[Requirement 1] According to the passage on the Rotches and Jefferson, in what year did France eliminate all duties on foreign oil from the United States?
[Requirement 2] In the rows, copy everything from the line containing "Based on spatial" down to the line containing "75.9 inches", keeping both of those lines.

>> begin Article

John Hancock was not the only “founding father” with whom the Rotches tangled. While in France, Thomas Jefferson had met the Rotches (possibly staying overnight at their home in Dunkirk), even commenting on the refinement and beauty of their young daughters. The relationship soured, however, when Jefferson publicly accused William’s son Benjamin of personally intervening to sink the economic negotiations between the United States and France after independence.
With British ports all but closed to them, American merchants teetered on the edge of insolvency. They pressured the government to normalize economics relationships with reliable partners. Jefferson, first as Minister to France (1785 – 1789) and then as Secretary of State under President George Washington (1790 – 1793), attempted to negotiate commerce treaties with France that would allow Americans exclusive rights of trade. Whale oil was at the forefront of these discussions, as Nantucket whalers desperately sought to avoid their complete ruin. As we have seen, some had already fled to Nova Scotia while the Rotches had already agreed to remove to Dunkirk, France.
Desperate to stem the tide, Jefferson convinced France to eliminate all duties on foreign oil from the United States in 1787. Both the Americans and the French hoped that this would buoy the American whalefishery enough to stave off the threat from the British. The British, however, responded by subsidizing their whalers, incentivizing them to flood the French market and undercut both French and American merchants. The French responded with an arret in September closing the French ports to all foreign oil. Clearly, this act disproportionately benefitted the Rotches who, on paper at least, were now considered French. Jefferson was incensed, convinced the Rotches had intervened at the highest level to advance their family’s cause at the cost of their native land.

>> end Article
>> begin Record extracts

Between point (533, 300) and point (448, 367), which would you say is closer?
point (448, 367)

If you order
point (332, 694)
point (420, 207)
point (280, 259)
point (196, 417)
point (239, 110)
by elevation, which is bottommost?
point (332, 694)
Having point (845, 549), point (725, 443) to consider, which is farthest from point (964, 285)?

>> end Record extracts
>> begin Record extracts

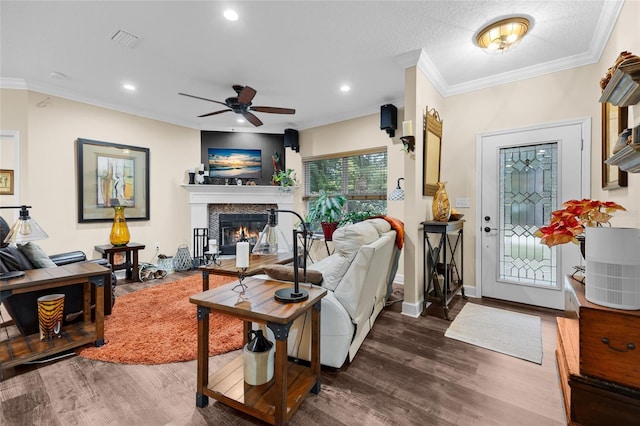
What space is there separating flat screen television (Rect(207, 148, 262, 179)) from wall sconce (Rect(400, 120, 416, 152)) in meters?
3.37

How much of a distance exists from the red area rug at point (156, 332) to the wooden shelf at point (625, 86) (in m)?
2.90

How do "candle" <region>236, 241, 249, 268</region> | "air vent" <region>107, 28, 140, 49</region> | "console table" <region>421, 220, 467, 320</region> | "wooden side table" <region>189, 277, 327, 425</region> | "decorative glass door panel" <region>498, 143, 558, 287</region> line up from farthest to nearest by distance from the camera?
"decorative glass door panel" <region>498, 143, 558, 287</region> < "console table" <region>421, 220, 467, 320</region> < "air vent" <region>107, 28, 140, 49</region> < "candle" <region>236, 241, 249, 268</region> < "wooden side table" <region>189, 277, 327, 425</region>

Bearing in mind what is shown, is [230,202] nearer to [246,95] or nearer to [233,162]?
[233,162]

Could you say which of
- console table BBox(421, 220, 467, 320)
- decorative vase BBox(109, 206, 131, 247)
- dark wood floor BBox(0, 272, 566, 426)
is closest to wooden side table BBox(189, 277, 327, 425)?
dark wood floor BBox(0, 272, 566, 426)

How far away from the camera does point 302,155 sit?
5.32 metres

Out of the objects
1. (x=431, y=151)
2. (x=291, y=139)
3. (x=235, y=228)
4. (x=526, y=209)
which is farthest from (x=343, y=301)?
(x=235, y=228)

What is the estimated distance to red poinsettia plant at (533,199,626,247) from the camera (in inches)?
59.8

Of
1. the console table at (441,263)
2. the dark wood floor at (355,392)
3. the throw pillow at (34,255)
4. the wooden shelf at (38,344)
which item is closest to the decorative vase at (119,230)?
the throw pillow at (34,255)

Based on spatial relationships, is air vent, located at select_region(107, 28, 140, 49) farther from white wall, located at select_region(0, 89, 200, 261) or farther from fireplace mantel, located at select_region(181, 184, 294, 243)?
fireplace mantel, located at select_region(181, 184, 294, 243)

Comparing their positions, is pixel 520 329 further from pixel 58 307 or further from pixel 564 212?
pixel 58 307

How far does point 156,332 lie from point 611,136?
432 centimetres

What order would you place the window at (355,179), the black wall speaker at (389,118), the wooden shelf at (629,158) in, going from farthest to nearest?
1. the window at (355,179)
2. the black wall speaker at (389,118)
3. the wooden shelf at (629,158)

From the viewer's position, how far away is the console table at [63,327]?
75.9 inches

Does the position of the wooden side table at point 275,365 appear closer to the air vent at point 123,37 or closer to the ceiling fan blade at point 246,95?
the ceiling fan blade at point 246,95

>> end Record extracts
>> begin Record extracts

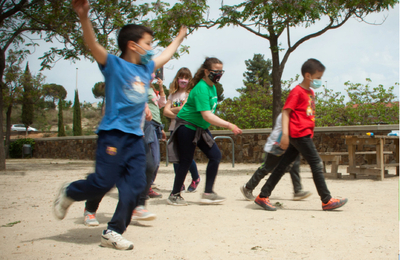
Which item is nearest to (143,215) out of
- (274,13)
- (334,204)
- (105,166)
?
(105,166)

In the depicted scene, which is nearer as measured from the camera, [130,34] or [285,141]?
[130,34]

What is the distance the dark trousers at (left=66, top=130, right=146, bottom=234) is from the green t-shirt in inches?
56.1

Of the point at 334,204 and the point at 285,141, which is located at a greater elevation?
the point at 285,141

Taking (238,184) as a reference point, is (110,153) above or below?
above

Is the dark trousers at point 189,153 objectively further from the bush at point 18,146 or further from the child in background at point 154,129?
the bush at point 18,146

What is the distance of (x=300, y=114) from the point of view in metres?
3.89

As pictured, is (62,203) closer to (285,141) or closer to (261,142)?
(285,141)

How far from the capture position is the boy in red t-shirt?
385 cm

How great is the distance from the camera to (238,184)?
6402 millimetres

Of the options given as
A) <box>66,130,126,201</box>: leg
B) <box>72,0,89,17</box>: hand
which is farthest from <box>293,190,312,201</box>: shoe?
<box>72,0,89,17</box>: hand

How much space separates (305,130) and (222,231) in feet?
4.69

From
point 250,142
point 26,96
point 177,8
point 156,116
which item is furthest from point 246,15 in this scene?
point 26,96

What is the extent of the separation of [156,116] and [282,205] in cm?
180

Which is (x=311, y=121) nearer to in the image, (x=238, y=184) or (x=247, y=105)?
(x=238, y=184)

>> end Record extracts

[Reply 1] 1787

[Reply 2]
Based on spatial relationships, is air vent, located at select_region(107, 28, 140, 49) farther from white wall, located at select_region(0, 89, 200, 261) or farther from fireplace mantel, located at select_region(181, 184, 294, 243)?
fireplace mantel, located at select_region(181, 184, 294, 243)

Comparing their positions, is pixel 520 329 further from pixel 58 307 or further from pixel 564 212?
pixel 58 307

How far does point 156,332 lie from point 611,136?
432 centimetres

What order would you place the window at (355,179), the black wall speaker at (389,118), the wooden shelf at (629,158) in, going from farthest to nearest?
1. the window at (355,179)
2. the black wall speaker at (389,118)
3. the wooden shelf at (629,158)

From the viewer's position, how far away is the console table at [63,327]?
75.9 inches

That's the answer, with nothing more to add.